The Costa Rica U20s participated at the 2011 FIFA U-20 World Cup in Colombia, and were placed in a group with Spain, Australia and Ecuador. Cruz remained on the bench for all three group stage matches. Costa Rica suffered a 4–1 defeat to Spain before beating Australia 3–2. They were then defeated 3–0 by Ecuador in the final group stage game. Costa Rica advanced to the next stage among the best third parties. On 9 August, they faced the hosts, Colombia, in the round of 16 at the Estadio El Campín in Bogotá. Cruz started and the score ended 3–2 in favor of the Colombians, leaving his country eliminated.

===Senior===
On 14 March 2019, Cruz received his first call up to the senior national team by Gustavo Matosas, to face a couple of friendlies of the month. On 24 March 23, a day after the game against Guatemala, Cruz was left on the bench, with a muscle injury that was confirmed in training that prevented him from continuing to concentrate. His place was taken over by Marco Madrigal.
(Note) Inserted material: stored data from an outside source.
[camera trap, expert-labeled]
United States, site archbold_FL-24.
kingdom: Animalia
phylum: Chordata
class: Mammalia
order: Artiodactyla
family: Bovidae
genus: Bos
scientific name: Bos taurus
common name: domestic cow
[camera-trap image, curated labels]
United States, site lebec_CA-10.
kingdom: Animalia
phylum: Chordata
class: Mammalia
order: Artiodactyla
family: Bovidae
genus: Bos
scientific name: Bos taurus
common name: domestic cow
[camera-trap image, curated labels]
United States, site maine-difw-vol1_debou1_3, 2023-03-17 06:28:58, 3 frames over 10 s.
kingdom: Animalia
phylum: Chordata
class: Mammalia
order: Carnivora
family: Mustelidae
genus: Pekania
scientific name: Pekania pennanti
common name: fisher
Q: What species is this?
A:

On 23 January 2020, Cruz was called up again by new manager Rónald González Brenes, with the purpose of making a blank on a non-FIFA date. He remained on the bench in a match against the United States at Dignity Health Sports Park on 1 February as Costa Rica lost 1–0.

On 9 May 2021, Cruz was named in the preliminary squad to participate in the 2021 CONCACAF Nations League Finals. He was included in the final 23-man roster on 25 May. However, Cruz tested positive for COVID-19, and was replaced by Patrick Sequeira on 27 May.